Extract every line of the listing below word for word, omitting the pictures.

___ Dataset rows

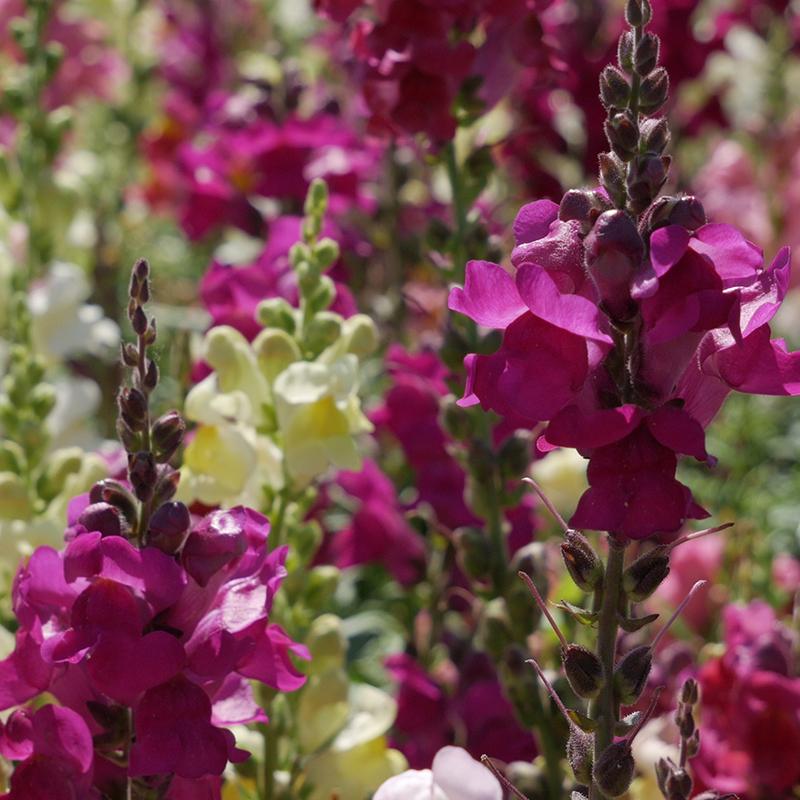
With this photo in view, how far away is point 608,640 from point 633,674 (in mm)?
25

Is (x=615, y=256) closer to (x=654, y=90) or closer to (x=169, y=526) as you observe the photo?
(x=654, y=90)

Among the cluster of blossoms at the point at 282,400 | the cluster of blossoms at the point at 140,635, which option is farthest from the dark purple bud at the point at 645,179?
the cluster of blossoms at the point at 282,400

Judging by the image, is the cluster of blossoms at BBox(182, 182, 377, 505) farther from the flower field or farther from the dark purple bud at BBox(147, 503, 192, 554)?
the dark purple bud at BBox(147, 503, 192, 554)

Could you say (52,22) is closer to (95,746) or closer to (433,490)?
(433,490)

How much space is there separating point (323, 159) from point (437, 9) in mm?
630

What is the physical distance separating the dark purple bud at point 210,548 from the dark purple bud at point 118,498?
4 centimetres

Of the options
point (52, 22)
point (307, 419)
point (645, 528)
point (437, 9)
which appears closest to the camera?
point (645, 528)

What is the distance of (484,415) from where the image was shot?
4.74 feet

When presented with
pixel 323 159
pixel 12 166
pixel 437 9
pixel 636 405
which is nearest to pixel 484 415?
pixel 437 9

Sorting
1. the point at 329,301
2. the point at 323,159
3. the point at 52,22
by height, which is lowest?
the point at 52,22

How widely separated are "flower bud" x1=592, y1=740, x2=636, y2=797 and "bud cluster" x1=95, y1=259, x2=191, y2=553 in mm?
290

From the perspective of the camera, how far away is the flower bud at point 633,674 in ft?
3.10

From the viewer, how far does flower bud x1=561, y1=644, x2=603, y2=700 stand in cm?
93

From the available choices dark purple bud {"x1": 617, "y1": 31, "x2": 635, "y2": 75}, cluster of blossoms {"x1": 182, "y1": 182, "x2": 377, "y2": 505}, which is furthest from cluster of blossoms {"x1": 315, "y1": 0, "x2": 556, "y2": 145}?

______

Response for this exercise |
With this photo in view, how far away is point 608,640 from point 633,674 (in mm)?
25

Is (x=615, y=256) closer to (x=654, y=90) or closer to (x=169, y=526) as you observe the photo?
(x=654, y=90)

Among the cluster of blossoms at the point at 282,400 | the cluster of blossoms at the point at 140,635, which option is farthest from the dark purple bud at the point at 645,179?
the cluster of blossoms at the point at 282,400

Judging by the image, is the cluster of blossoms at BBox(182, 182, 377, 505) farther from the flower field or farther from the dark purple bud at BBox(147, 503, 192, 554)?
the dark purple bud at BBox(147, 503, 192, 554)

Could you say (52,22) is closer to (95,746) or closer to (433,490)?
(433,490)

How much space is there separating point (323, 159) from point (437, 9) in mm?
630

What is the physical distance separating the dark purple bud at point 210,548 from the dark purple bud at point 118,498?
4 centimetres

Of the options
point (52, 22)
point (307, 419)
point (645, 528)
point (437, 9)
which appears closest to the camera?
point (645, 528)

What is the distance of (484,415) from where the image was shot?
4.74 feet

When presented with
pixel 323 159
pixel 12 166
pixel 437 9
pixel 636 405
which is nearest to pixel 484 415?
pixel 437 9

Sorting
1. the point at 329,301
2. the point at 323,159
3. the point at 52,22
by height, which is lowest?
the point at 52,22

How widely separated are "flower bud" x1=592, y1=740, x2=636, y2=797 and "bud cluster" x1=95, y1=259, x2=191, y2=553 in mm?
290

From the perspective of the camera, how far away is the flower bud at point 633,674 in ft?
3.10

From the viewer, how far does flower bud x1=561, y1=644, x2=603, y2=700 stand in cm?
93

From the available choices dark purple bud {"x1": 617, "y1": 31, "x2": 635, "y2": 75}, cluster of blossoms {"x1": 182, "y1": 182, "x2": 377, "y2": 505}, which is furthest from cluster of blossoms {"x1": 315, "y1": 0, "x2": 556, "y2": 145}?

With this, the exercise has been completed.